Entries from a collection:
□ □ □ □ □

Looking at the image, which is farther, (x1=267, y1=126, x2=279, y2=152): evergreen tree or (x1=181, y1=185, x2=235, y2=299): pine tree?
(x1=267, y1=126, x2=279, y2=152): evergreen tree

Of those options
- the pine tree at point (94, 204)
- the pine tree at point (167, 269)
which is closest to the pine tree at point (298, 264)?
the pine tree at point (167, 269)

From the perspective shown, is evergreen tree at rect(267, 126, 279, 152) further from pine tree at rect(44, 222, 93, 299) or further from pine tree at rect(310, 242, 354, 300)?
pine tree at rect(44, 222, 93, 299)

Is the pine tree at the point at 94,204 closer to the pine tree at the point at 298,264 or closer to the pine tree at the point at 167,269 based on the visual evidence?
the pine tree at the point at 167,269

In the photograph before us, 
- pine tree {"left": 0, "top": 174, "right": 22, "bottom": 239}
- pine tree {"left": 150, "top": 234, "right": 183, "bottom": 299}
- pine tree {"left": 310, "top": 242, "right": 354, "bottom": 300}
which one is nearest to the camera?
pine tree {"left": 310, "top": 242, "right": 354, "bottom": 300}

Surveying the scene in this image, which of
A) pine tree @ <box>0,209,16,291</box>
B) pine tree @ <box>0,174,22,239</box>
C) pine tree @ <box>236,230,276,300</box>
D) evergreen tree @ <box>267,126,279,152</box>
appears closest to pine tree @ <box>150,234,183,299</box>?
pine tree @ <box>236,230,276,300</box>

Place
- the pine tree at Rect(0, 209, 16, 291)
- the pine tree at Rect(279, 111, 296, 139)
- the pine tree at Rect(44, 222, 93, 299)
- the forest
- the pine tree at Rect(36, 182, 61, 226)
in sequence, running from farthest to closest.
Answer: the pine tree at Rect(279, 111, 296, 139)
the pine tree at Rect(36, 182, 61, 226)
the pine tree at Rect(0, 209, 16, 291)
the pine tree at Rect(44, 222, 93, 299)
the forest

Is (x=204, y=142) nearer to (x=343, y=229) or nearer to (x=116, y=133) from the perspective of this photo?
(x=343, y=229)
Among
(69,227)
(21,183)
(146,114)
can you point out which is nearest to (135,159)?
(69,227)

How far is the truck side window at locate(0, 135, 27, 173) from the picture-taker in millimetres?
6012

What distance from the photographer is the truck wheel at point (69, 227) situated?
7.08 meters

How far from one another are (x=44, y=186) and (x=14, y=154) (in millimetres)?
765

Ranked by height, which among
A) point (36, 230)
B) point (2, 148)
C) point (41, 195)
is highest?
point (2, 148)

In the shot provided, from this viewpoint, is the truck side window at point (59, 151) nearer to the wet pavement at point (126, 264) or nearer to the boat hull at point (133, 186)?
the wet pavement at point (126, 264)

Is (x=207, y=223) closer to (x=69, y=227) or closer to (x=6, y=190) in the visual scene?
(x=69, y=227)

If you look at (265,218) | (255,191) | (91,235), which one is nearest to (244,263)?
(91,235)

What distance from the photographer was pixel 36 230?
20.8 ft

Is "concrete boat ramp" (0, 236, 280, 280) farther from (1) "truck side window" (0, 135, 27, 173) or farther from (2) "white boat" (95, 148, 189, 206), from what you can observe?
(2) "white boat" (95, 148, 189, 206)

□ □ □ □ □

In the rows above, find each line that contains the word "scene" and copy it in full. Case counts.

# [Answer in full]
Surveying the scene in this image, which of
Is (x=207, y=223) closer to (x=69, y=227) or closer to (x=6, y=190) in the visual scene?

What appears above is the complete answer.